§ **The request**: Update the data by replacing every occurrence of "point" with "location", keeping everything else unchanged, and leave the pictures out of your answer.

(Stored entries)
★ ★ ★

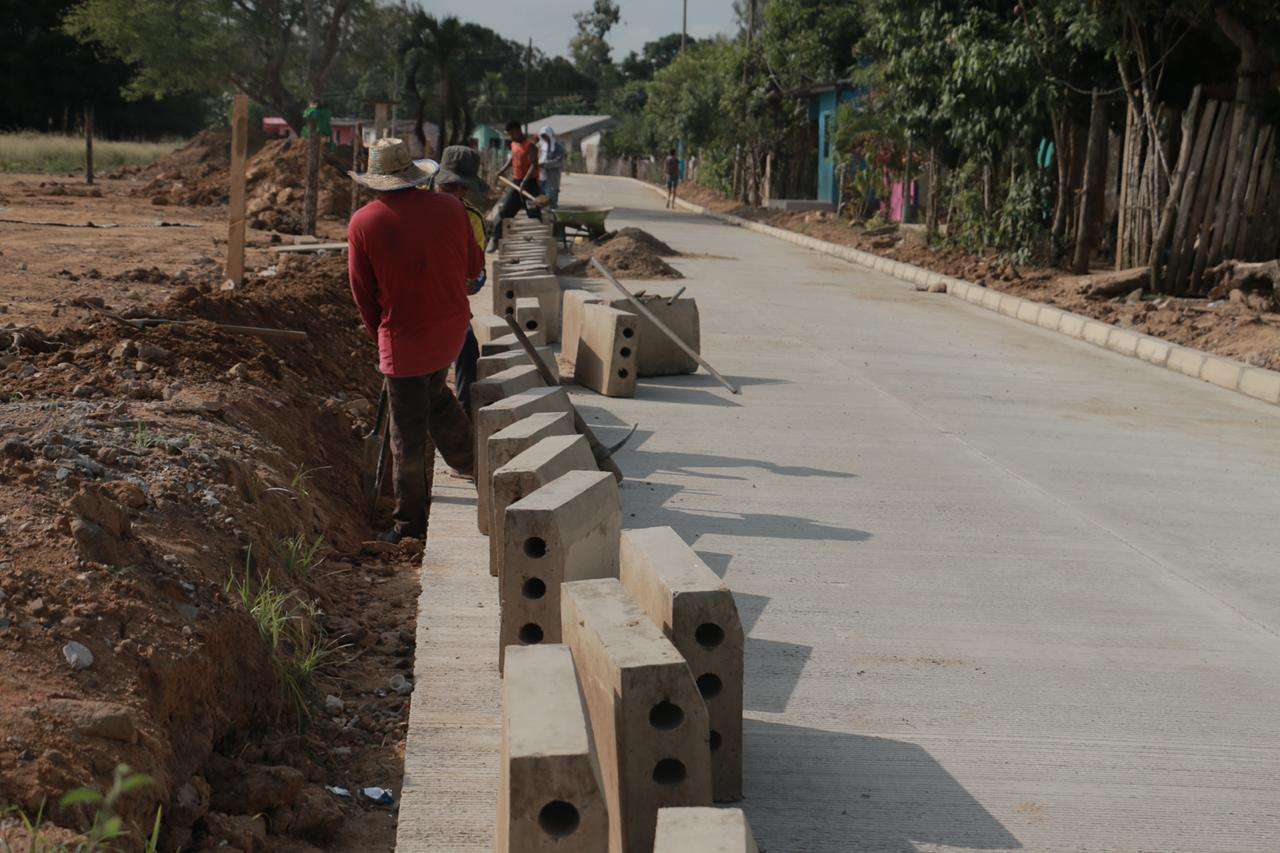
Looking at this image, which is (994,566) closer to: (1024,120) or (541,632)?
(541,632)

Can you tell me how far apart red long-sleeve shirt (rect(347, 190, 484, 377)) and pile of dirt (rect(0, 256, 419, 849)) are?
822 mm

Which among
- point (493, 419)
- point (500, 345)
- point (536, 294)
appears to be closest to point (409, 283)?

★ ★ ★

§ **Output for this exercise**:
Looking at this image, which is (994,566) closer to: (1024,120) or (541,632)?
(541,632)

Can you tell me how far apart red long-sleeve shirt (rect(347, 190, 484, 377)) and pile of dirt (rect(0, 256, 419, 849)) are?
822 mm

Which among
- location (493, 419)
- location (500, 345)
- location (536, 294)
appears to be closest to location (409, 283)?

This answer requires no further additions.